| YOUR INSTRUCTIONS |
Turn the material, from the line containing "Given the white" down to the end, into a Markdown table with the columns Row and Line. Number each row, and leave out blank lines.

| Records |
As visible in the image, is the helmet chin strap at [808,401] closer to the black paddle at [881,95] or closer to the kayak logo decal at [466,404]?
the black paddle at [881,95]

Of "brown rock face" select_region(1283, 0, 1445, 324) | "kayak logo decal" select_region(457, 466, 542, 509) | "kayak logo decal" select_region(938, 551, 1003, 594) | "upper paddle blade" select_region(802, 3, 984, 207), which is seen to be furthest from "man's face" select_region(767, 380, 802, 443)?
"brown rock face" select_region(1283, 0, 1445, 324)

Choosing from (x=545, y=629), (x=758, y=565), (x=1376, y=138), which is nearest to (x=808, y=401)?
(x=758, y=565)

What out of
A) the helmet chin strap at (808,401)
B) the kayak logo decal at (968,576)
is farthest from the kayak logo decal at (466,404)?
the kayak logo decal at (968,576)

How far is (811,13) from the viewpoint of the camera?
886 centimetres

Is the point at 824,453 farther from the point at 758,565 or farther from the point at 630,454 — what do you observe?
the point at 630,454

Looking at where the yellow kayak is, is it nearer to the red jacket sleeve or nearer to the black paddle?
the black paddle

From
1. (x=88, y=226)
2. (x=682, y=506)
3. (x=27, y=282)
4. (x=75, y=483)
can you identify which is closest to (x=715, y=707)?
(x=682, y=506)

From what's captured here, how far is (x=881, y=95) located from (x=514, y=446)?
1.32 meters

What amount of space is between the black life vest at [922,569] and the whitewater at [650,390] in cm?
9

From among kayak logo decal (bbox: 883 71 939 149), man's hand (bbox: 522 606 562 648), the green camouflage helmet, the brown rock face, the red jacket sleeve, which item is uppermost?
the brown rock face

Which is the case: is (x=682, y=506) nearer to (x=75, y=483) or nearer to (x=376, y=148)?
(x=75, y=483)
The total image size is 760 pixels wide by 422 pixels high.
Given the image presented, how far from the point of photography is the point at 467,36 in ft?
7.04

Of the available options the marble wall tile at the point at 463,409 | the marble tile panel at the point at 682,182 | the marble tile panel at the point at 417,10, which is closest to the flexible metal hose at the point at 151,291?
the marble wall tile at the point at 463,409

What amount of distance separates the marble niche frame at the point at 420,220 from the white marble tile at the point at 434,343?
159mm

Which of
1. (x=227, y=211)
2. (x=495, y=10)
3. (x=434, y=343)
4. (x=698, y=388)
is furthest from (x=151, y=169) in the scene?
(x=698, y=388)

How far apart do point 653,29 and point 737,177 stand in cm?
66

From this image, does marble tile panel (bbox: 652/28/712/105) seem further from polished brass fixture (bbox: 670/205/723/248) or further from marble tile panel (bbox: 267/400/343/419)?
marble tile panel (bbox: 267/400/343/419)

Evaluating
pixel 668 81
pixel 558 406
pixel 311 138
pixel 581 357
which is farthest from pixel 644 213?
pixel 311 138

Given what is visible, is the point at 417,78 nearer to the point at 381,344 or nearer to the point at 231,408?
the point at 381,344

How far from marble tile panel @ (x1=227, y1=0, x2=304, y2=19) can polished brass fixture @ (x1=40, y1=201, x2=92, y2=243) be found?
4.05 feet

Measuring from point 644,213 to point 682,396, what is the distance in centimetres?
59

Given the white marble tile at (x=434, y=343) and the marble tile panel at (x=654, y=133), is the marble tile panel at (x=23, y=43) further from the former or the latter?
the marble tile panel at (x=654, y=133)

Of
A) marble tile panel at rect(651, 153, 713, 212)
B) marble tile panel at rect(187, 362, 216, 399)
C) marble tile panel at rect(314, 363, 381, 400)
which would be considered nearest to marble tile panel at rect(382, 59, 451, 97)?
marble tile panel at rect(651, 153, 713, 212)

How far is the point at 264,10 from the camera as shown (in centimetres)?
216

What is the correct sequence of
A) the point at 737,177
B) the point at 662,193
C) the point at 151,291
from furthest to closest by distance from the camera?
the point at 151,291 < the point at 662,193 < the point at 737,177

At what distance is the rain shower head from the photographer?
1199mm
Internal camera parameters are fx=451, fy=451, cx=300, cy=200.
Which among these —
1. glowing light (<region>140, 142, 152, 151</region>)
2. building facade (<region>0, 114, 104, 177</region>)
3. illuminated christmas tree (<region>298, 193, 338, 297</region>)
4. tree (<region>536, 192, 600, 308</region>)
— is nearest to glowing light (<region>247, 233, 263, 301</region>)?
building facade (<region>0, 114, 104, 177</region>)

| OUTPUT FOR THIS TASK |
| Row | Line |
|---|---|
| 1 | Given the white marble tile at (x=434, y=343) and the marble tile panel at (x=654, y=133), is the marble tile panel at (x=23, y=43) further from the former or the latter? |
| 2 | the marble tile panel at (x=654, y=133) |
| 3 | Of |
| 4 | A) marble tile panel at rect(651, 153, 713, 212) |
| 5 | B) marble tile panel at rect(187, 362, 216, 399) |
| 6 | C) marble tile panel at rect(314, 363, 381, 400) |
| 7 | which would be considered nearest to marble tile panel at rect(382, 59, 451, 97)? |
| 8 | marble tile panel at rect(651, 153, 713, 212) |
| 9 | How far is the point at 264,10 from the camera as shown (in centimetres)? |
| 10 | 216 |
| 11 | What is the correct sequence of |
| 12 | A) the point at 737,177 |
| 13 | B) the point at 662,193 |
| 14 | C) the point at 151,291 |
| 15 | from furthest to closest by distance from the camera? |
| 16 | the point at 151,291 < the point at 662,193 < the point at 737,177 |
| 17 | At what distance is the rain shower head from the photographer? |
| 18 | 1199mm |
| 19 | Internal camera parameters are fx=451, fy=451, cx=300, cy=200. |
| 20 | Which among these — |
| 21 | 1. glowing light (<region>140, 142, 152, 151</region>) |
| 22 | 2. building facade (<region>0, 114, 104, 177</region>) |
| 23 | 3. illuminated christmas tree (<region>298, 193, 338, 297</region>) |
| 24 | 4. tree (<region>536, 192, 600, 308</region>) |
| 25 | — is nearest to glowing light (<region>247, 233, 263, 301</region>)? |
| 26 | building facade (<region>0, 114, 104, 177</region>) |